The difference between the Toen-Vezzosi approach and the approach of Lurie is that TV use model categories where Lurie uses infinity-1 categories. Which approach you actually use is a matter of taste. I think the analogy is to either work coordinate free or with coordinates. 
A final comment: If you look into the papers on Luries website or into Toen-Vezzosis Homotopical Algebraic Geomtery II book, you'll find that they work in much greater generality. They do the whole program not on the category of simplicial commutative ring, but for quite general model categories. If you really are only interested in DAG, there are Toen's course notes on his homepage or Luries original thesis. 
A: As far as I understand (which is not far with the Voevodsky stuff) there are three differences between the two directions:


*

*Motivic homotopy theory concerns sheaves of spaces in the Nisnevich topology, which is coarser than the etale or flat. This means we can have more objects here that are not allowed in the DAG/stacky world. For example algebraic K-theory satisfies Nisnevich but not etale descent, so doesn't live in the stacky world. It would be great if someone could give an intuitive feel for how much more general Nisnevich sheaves can be than etale ones - so as to get a sense of how fundamental this difference is.
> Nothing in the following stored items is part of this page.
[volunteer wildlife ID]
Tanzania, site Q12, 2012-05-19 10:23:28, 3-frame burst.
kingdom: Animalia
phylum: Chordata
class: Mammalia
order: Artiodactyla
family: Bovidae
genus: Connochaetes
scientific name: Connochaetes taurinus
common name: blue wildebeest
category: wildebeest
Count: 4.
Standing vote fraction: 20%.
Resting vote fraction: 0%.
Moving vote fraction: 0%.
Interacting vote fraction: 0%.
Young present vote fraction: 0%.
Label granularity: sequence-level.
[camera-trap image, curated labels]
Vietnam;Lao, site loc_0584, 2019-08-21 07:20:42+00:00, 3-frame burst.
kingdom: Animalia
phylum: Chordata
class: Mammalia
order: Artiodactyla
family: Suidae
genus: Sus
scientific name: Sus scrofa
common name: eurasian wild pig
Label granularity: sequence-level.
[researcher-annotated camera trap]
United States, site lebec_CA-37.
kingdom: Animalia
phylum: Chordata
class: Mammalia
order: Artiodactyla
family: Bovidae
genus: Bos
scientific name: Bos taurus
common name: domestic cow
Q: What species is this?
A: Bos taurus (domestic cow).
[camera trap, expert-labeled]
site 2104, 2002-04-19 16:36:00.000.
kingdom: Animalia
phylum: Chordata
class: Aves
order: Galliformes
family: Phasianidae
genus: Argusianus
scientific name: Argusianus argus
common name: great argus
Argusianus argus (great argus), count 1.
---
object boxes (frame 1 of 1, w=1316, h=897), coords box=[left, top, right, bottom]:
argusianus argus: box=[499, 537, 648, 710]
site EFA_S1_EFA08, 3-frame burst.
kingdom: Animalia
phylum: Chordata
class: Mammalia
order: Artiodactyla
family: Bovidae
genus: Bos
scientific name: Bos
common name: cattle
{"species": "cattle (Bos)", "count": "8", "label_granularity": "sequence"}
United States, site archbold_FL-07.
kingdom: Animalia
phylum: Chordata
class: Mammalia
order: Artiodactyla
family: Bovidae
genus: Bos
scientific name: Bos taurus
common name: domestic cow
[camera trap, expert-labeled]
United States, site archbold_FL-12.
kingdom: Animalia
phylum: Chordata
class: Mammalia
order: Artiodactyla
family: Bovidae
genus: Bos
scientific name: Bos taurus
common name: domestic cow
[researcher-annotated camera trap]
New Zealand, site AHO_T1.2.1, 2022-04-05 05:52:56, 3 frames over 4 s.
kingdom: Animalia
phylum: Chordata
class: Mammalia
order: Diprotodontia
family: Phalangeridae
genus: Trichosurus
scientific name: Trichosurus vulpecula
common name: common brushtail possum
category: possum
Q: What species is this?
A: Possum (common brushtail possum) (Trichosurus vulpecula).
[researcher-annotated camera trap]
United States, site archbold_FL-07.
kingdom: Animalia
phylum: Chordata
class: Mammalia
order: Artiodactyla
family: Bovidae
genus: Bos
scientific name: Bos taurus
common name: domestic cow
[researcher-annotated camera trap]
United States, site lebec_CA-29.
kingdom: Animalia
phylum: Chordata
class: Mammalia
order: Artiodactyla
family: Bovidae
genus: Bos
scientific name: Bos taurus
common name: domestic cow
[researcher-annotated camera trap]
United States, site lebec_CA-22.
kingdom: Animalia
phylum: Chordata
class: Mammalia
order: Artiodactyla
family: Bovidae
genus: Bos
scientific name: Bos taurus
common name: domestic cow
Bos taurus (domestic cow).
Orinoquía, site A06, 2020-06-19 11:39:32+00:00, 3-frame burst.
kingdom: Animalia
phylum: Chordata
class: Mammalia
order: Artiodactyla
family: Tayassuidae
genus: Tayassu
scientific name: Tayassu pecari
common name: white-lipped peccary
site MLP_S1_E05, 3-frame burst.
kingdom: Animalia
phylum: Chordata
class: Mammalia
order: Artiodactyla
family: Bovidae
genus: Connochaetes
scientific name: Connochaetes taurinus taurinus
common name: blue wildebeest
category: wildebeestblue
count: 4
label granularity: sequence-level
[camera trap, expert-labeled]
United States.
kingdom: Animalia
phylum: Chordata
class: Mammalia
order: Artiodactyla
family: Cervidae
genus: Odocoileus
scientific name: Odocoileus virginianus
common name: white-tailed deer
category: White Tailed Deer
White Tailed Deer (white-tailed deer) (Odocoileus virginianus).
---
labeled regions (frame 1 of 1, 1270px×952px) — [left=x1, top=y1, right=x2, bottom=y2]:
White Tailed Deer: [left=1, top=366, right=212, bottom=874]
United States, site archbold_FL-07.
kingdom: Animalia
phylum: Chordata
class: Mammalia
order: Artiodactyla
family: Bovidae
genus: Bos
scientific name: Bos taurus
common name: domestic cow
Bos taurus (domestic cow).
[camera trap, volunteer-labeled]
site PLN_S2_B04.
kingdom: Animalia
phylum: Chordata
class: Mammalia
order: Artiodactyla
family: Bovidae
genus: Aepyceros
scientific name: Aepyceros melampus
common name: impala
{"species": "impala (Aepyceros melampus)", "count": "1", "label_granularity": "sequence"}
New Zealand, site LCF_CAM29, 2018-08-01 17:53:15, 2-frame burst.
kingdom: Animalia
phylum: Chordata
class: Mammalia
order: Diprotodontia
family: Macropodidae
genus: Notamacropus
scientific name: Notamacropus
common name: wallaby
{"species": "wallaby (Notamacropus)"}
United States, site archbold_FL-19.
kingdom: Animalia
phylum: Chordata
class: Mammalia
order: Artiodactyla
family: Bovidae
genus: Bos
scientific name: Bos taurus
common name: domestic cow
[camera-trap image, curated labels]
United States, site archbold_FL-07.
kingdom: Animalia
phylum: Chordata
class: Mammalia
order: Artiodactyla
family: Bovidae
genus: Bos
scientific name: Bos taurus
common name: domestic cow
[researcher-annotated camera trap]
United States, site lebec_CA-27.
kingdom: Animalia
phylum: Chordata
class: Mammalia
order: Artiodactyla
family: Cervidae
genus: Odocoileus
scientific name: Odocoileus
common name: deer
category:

*As mentioned by several people, in DAG we can extend from stacks over rings to stacks over derived rings of one kind or another. This is important for applications but not a fundamental difference with motivic homotopy theory, since one can certainly imagine combining the two as Urs says.

*The most fundamental difference IMHO (which seems missing from all but Charles' response) is inverting the affine line - passing to $\mathbb A^1$ homotopy theory (though presumably this is implicit in Dustin's metaphors). This fundamentally changes the nature of the geometric objects in motivic homotopy theory, making them far more flexible and "homotopic" than those of DAG (compared to this presumably the extra flexibility of working in Nisnevich topology is just a minor step?)
Of course one CAN probably consider such operations in DAG, as Charles suggests, but in terms of the current flavors and applications of the two areas this seems to me a huge difference. It is in this sense that motivic homotopy theory is really doing homotopy theory for schemes -- in the theory of DAG and higher stacks we keep the scheme direction alone (or allow it to be infinitesimally thickened in a derived direction) and only homotopify the values of functors of points, while $\mathbb A^1$ homotopy adds a completely different kind of topology into the game.
A: I'll add to the other answers with a speculative comment:
Presumably, it should be possible to "do Morel-Voevodksy in DAG".  Thus, start with some convenient category of derived schemes $C$, define a notion of Nisnevich sheaf on $C$, pick an object $I$ in $C$ (the affine line?), and localize by forcing $I\to *$ to be an equivalence.
I have no idea if this is an interesting thing to do.
A: In answer to the last part of your question about explaining why motivic homotopy theory is a good thing, check out my recent question about applications of algebraic K-theory to number theory. Both the question and answer make reference to motivic homotopy and how it helps with the study of K-groups. In particular, you could use Vandiver´s Conjecture and the other applications of K-theory as good reasons to care about motivic homotopy theory.